Nvidia’s Crypto Mining Processor Falls Flat Amid Heightened Competition
Cryptocurrency prices might be off their peak, but the market has still achieved new heights this year. One company that is poised to benefit from the market is chipmaker Nvidia. Its hardware has been in high demand in crypto mining circles, leaving the company unable to satisfy its core market, gamers.
Earlier this year, Nvidia tailored a GPU specifically for professional crypto mining with a focus on Ethereum. It’s called the Cryptocurrency Mining Processor, or CMP, but things haven’t worked out exactly as planned.
Nvidia revealed in its Q3 earnings report that its CMP revenue plummeted 60% vs. Q2 levels to $105 million. In Q2, Nvidia generated sales of $266 million from the CMP graphic cards. Worse, the bleeding isn’t over and the company forecasts that CMP sales will dwindle even further in Q4.
The weaker demand comes amid a disastrous supply chain situation in which chips are hard to come by on retailers’ shelves. In addition, the competitive landscape is also heating up, and crypto miners have other options.
When it comes to cryptocurrency mining, there is competition coming from all angles. Gamers compete with cryptocurrency miners, while chipmakers compete amongst themselves.
Most recently, the tech community is watching a trend in which CPUs made by Nvidia rival Advanced Micro Devices (AMD), specifically the Ryzen 9 and Threadripper, are also in high demand among crypto miners due to dwindling GPU supply.
Instead of bitcoin or Ethereum miners, however, the culprit appears to be a lesser known cryptocurrency called Raptoreum. The mining process for Raptoreum involves CPUs, not ASIC machines or GPUs. Raptoreum relies on what’s known as the GhostRider algorithm, which was designed specifically for this project. According to the Raptoreum website,
“It was built to discourage specialty hardware such as ASIC & FPGA enabling anybody to competitively mine it and increase overall decentralization.”
Ethereum currently relies on a proof-of-work (PoW) consensus algorithm, like Bitcoin. With Ethereum moving away from PoW to a proof-of-stake (PoS) model, however, Nvidia is at risk of experiencing even weaker demand for its GPUs, at least from the crypto industry. Nonetheless, the transition to PoS won’t happen overnight. With the Ethereum price hovering above $4,000, miners are incentivized and profitable.

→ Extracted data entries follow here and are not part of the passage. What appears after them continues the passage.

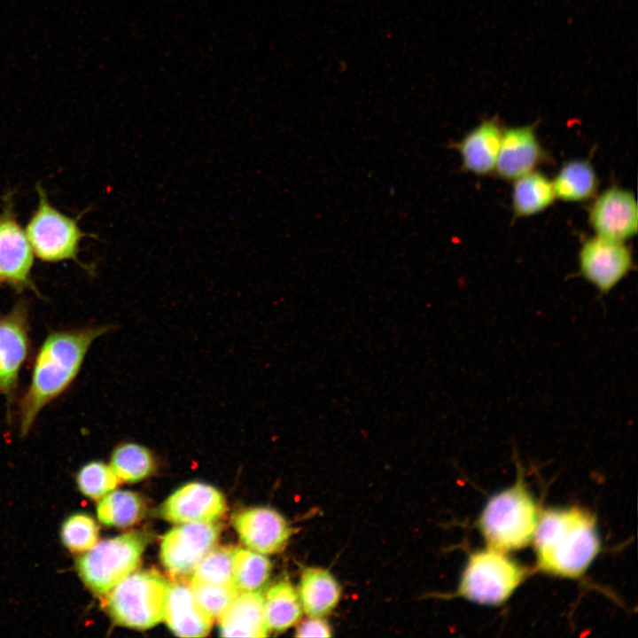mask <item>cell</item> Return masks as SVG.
<instances>
[{
  "label": "cell",
  "mask_w": 638,
  "mask_h": 638,
  "mask_svg": "<svg viewBox=\"0 0 638 638\" xmlns=\"http://www.w3.org/2000/svg\"><path fill=\"white\" fill-rule=\"evenodd\" d=\"M112 329L111 325L93 326L55 331L46 338L37 354L30 385L20 402L22 434L29 431L41 409L72 383L93 341Z\"/></svg>",
  "instance_id": "6da1fadb"
},
{
  "label": "cell",
  "mask_w": 638,
  "mask_h": 638,
  "mask_svg": "<svg viewBox=\"0 0 638 638\" xmlns=\"http://www.w3.org/2000/svg\"><path fill=\"white\" fill-rule=\"evenodd\" d=\"M533 540L539 568L567 578L584 573L600 548L595 518L576 507L544 512Z\"/></svg>",
  "instance_id": "7a4b0ae2"
},
{
  "label": "cell",
  "mask_w": 638,
  "mask_h": 638,
  "mask_svg": "<svg viewBox=\"0 0 638 638\" xmlns=\"http://www.w3.org/2000/svg\"><path fill=\"white\" fill-rule=\"evenodd\" d=\"M538 520L533 498L518 482L490 498L478 525L489 548L506 552L526 546L533 540Z\"/></svg>",
  "instance_id": "3957f363"
},
{
  "label": "cell",
  "mask_w": 638,
  "mask_h": 638,
  "mask_svg": "<svg viewBox=\"0 0 638 638\" xmlns=\"http://www.w3.org/2000/svg\"><path fill=\"white\" fill-rule=\"evenodd\" d=\"M168 584L155 571L132 572L106 594L105 608L120 626L151 628L164 618Z\"/></svg>",
  "instance_id": "277c9868"
},
{
  "label": "cell",
  "mask_w": 638,
  "mask_h": 638,
  "mask_svg": "<svg viewBox=\"0 0 638 638\" xmlns=\"http://www.w3.org/2000/svg\"><path fill=\"white\" fill-rule=\"evenodd\" d=\"M149 537L131 532L97 542L77 561L78 574L96 595H106L138 566Z\"/></svg>",
  "instance_id": "5b68a950"
},
{
  "label": "cell",
  "mask_w": 638,
  "mask_h": 638,
  "mask_svg": "<svg viewBox=\"0 0 638 638\" xmlns=\"http://www.w3.org/2000/svg\"><path fill=\"white\" fill-rule=\"evenodd\" d=\"M525 576V569L503 552L487 549L471 554L463 572L458 595L487 605L505 602Z\"/></svg>",
  "instance_id": "8992f818"
},
{
  "label": "cell",
  "mask_w": 638,
  "mask_h": 638,
  "mask_svg": "<svg viewBox=\"0 0 638 638\" xmlns=\"http://www.w3.org/2000/svg\"><path fill=\"white\" fill-rule=\"evenodd\" d=\"M37 191L38 205L25 230L34 253L47 262L76 261L85 234L75 219L62 214L48 201L39 185Z\"/></svg>",
  "instance_id": "52a82bcc"
},
{
  "label": "cell",
  "mask_w": 638,
  "mask_h": 638,
  "mask_svg": "<svg viewBox=\"0 0 638 638\" xmlns=\"http://www.w3.org/2000/svg\"><path fill=\"white\" fill-rule=\"evenodd\" d=\"M220 528L213 522L182 524L161 541L160 559L166 570L179 578L192 573L218 541Z\"/></svg>",
  "instance_id": "ba28073f"
},
{
  "label": "cell",
  "mask_w": 638,
  "mask_h": 638,
  "mask_svg": "<svg viewBox=\"0 0 638 638\" xmlns=\"http://www.w3.org/2000/svg\"><path fill=\"white\" fill-rule=\"evenodd\" d=\"M632 268V253L623 241L596 235L580 247V275L603 295L609 293Z\"/></svg>",
  "instance_id": "9c48e42d"
},
{
  "label": "cell",
  "mask_w": 638,
  "mask_h": 638,
  "mask_svg": "<svg viewBox=\"0 0 638 638\" xmlns=\"http://www.w3.org/2000/svg\"><path fill=\"white\" fill-rule=\"evenodd\" d=\"M33 257L26 231L18 222L8 199L0 214V284L16 289L32 286Z\"/></svg>",
  "instance_id": "30bf717a"
},
{
  "label": "cell",
  "mask_w": 638,
  "mask_h": 638,
  "mask_svg": "<svg viewBox=\"0 0 638 638\" xmlns=\"http://www.w3.org/2000/svg\"><path fill=\"white\" fill-rule=\"evenodd\" d=\"M588 220L598 236L623 242L632 237L638 228L634 194L619 187L605 190L592 204Z\"/></svg>",
  "instance_id": "8fae6325"
},
{
  "label": "cell",
  "mask_w": 638,
  "mask_h": 638,
  "mask_svg": "<svg viewBox=\"0 0 638 638\" xmlns=\"http://www.w3.org/2000/svg\"><path fill=\"white\" fill-rule=\"evenodd\" d=\"M29 348L26 305L17 304L0 318V393L8 402L16 390L19 372Z\"/></svg>",
  "instance_id": "7c38bea8"
},
{
  "label": "cell",
  "mask_w": 638,
  "mask_h": 638,
  "mask_svg": "<svg viewBox=\"0 0 638 638\" xmlns=\"http://www.w3.org/2000/svg\"><path fill=\"white\" fill-rule=\"evenodd\" d=\"M226 511L224 496L216 488L198 482L174 492L162 504L161 517L175 524L214 522Z\"/></svg>",
  "instance_id": "4fadbf2b"
},
{
  "label": "cell",
  "mask_w": 638,
  "mask_h": 638,
  "mask_svg": "<svg viewBox=\"0 0 638 638\" xmlns=\"http://www.w3.org/2000/svg\"><path fill=\"white\" fill-rule=\"evenodd\" d=\"M232 521L241 541L253 550L261 554L281 551L292 534L289 522L271 508L244 510L236 513Z\"/></svg>",
  "instance_id": "5bb4252c"
},
{
  "label": "cell",
  "mask_w": 638,
  "mask_h": 638,
  "mask_svg": "<svg viewBox=\"0 0 638 638\" xmlns=\"http://www.w3.org/2000/svg\"><path fill=\"white\" fill-rule=\"evenodd\" d=\"M545 159L535 130L532 126L503 129L495 165L498 175L506 180L533 171Z\"/></svg>",
  "instance_id": "9a60e30c"
},
{
  "label": "cell",
  "mask_w": 638,
  "mask_h": 638,
  "mask_svg": "<svg viewBox=\"0 0 638 638\" xmlns=\"http://www.w3.org/2000/svg\"><path fill=\"white\" fill-rule=\"evenodd\" d=\"M503 128L496 119L482 121L453 147L459 152L463 168L478 175L495 169Z\"/></svg>",
  "instance_id": "2e32d148"
},
{
  "label": "cell",
  "mask_w": 638,
  "mask_h": 638,
  "mask_svg": "<svg viewBox=\"0 0 638 638\" xmlns=\"http://www.w3.org/2000/svg\"><path fill=\"white\" fill-rule=\"evenodd\" d=\"M163 619L181 637L206 636L213 621L197 603L191 587L179 581L168 584Z\"/></svg>",
  "instance_id": "e0dca14e"
},
{
  "label": "cell",
  "mask_w": 638,
  "mask_h": 638,
  "mask_svg": "<svg viewBox=\"0 0 638 638\" xmlns=\"http://www.w3.org/2000/svg\"><path fill=\"white\" fill-rule=\"evenodd\" d=\"M268 631L261 591L239 592L220 617V634L224 637H264Z\"/></svg>",
  "instance_id": "ac0fdd59"
},
{
  "label": "cell",
  "mask_w": 638,
  "mask_h": 638,
  "mask_svg": "<svg viewBox=\"0 0 638 638\" xmlns=\"http://www.w3.org/2000/svg\"><path fill=\"white\" fill-rule=\"evenodd\" d=\"M298 595L302 610L309 617H323L338 604L341 589L337 580L326 569L307 567L304 569Z\"/></svg>",
  "instance_id": "d6986e66"
},
{
  "label": "cell",
  "mask_w": 638,
  "mask_h": 638,
  "mask_svg": "<svg viewBox=\"0 0 638 638\" xmlns=\"http://www.w3.org/2000/svg\"><path fill=\"white\" fill-rule=\"evenodd\" d=\"M514 181L512 207L517 217L541 213L556 198L552 181L540 172L533 170Z\"/></svg>",
  "instance_id": "ffe728a7"
},
{
  "label": "cell",
  "mask_w": 638,
  "mask_h": 638,
  "mask_svg": "<svg viewBox=\"0 0 638 638\" xmlns=\"http://www.w3.org/2000/svg\"><path fill=\"white\" fill-rule=\"evenodd\" d=\"M264 611L268 627L273 631H284L300 619L302 606L289 580H282L267 590Z\"/></svg>",
  "instance_id": "44dd1931"
},
{
  "label": "cell",
  "mask_w": 638,
  "mask_h": 638,
  "mask_svg": "<svg viewBox=\"0 0 638 638\" xmlns=\"http://www.w3.org/2000/svg\"><path fill=\"white\" fill-rule=\"evenodd\" d=\"M556 198L564 201H585L595 196L598 180L592 165L582 160L567 162L552 181Z\"/></svg>",
  "instance_id": "7402d4cb"
},
{
  "label": "cell",
  "mask_w": 638,
  "mask_h": 638,
  "mask_svg": "<svg viewBox=\"0 0 638 638\" xmlns=\"http://www.w3.org/2000/svg\"><path fill=\"white\" fill-rule=\"evenodd\" d=\"M145 503L136 493L112 491L101 498L97 506L99 521L108 526L128 527L139 522L145 513Z\"/></svg>",
  "instance_id": "603a6c76"
},
{
  "label": "cell",
  "mask_w": 638,
  "mask_h": 638,
  "mask_svg": "<svg viewBox=\"0 0 638 638\" xmlns=\"http://www.w3.org/2000/svg\"><path fill=\"white\" fill-rule=\"evenodd\" d=\"M110 467L121 480L136 482L153 471L155 459L152 453L144 446L126 442L113 450Z\"/></svg>",
  "instance_id": "cb8c5ba5"
},
{
  "label": "cell",
  "mask_w": 638,
  "mask_h": 638,
  "mask_svg": "<svg viewBox=\"0 0 638 638\" xmlns=\"http://www.w3.org/2000/svg\"><path fill=\"white\" fill-rule=\"evenodd\" d=\"M270 561L257 551L235 549L234 583L239 592L261 591L270 575Z\"/></svg>",
  "instance_id": "d4e9b609"
},
{
  "label": "cell",
  "mask_w": 638,
  "mask_h": 638,
  "mask_svg": "<svg viewBox=\"0 0 638 638\" xmlns=\"http://www.w3.org/2000/svg\"><path fill=\"white\" fill-rule=\"evenodd\" d=\"M234 554L235 549L232 548L221 547L213 549L197 565L192 572L191 580L215 585L235 586Z\"/></svg>",
  "instance_id": "484cf974"
},
{
  "label": "cell",
  "mask_w": 638,
  "mask_h": 638,
  "mask_svg": "<svg viewBox=\"0 0 638 638\" xmlns=\"http://www.w3.org/2000/svg\"><path fill=\"white\" fill-rule=\"evenodd\" d=\"M98 532V526L90 516L75 513L64 521L60 537L69 551L82 553L90 549L97 542Z\"/></svg>",
  "instance_id": "4316f807"
},
{
  "label": "cell",
  "mask_w": 638,
  "mask_h": 638,
  "mask_svg": "<svg viewBox=\"0 0 638 638\" xmlns=\"http://www.w3.org/2000/svg\"><path fill=\"white\" fill-rule=\"evenodd\" d=\"M190 587L202 610L212 619H220L239 591L235 586H223L191 580Z\"/></svg>",
  "instance_id": "83f0119b"
},
{
  "label": "cell",
  "mask_w": 638,
  "mask_h": 638,
  "mask_svg": "<svg viewBox=\"0 0 638 638\" xmlns=\"http://www.w3.org/2000/svg\"><path fill=\"white\" fill-rule=\"evenodd\" d=\"M119 478L111 467L101 462H90L77 474L80 491L91 499H101L118 485Z\"/></svg>",
  "instance_id": "f1b7e54d"
},
{
  "label": "cell",
  "mask_w": 638,
  "mask_h": 638,
  "mask_svg": "<svg viewBox=\"0 0 638 638\" xmlns=\"http://www.w3.org/2000/svg\"><path fill=\"white\" fill-rule=\"evenodd\" d=\"M295 635L298 637H330L331 629L322 617H309L299 626Z\"/></svg>",
  "instance_id": "f546056e"
}]
</instances>
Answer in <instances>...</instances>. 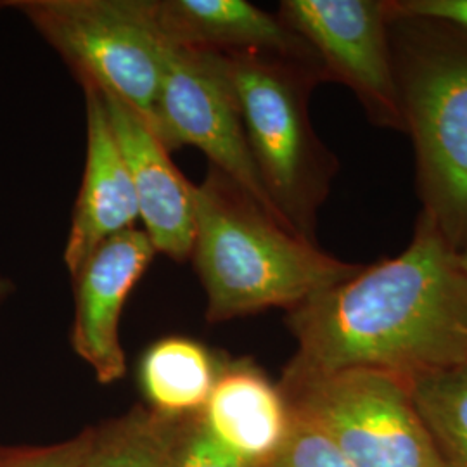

Nvidia’s other graphics cards also have the capability mine crypto. So while CMP sales might not be going over as hoped, it’s possible that crypto miners are just preferring Nvidia’s other hardware. Nvidia CFO Colette Kress stated,
“Our GPUs are capable of digital currency mining, though we do not have visibility into how much this impacts our overall GPU demand.”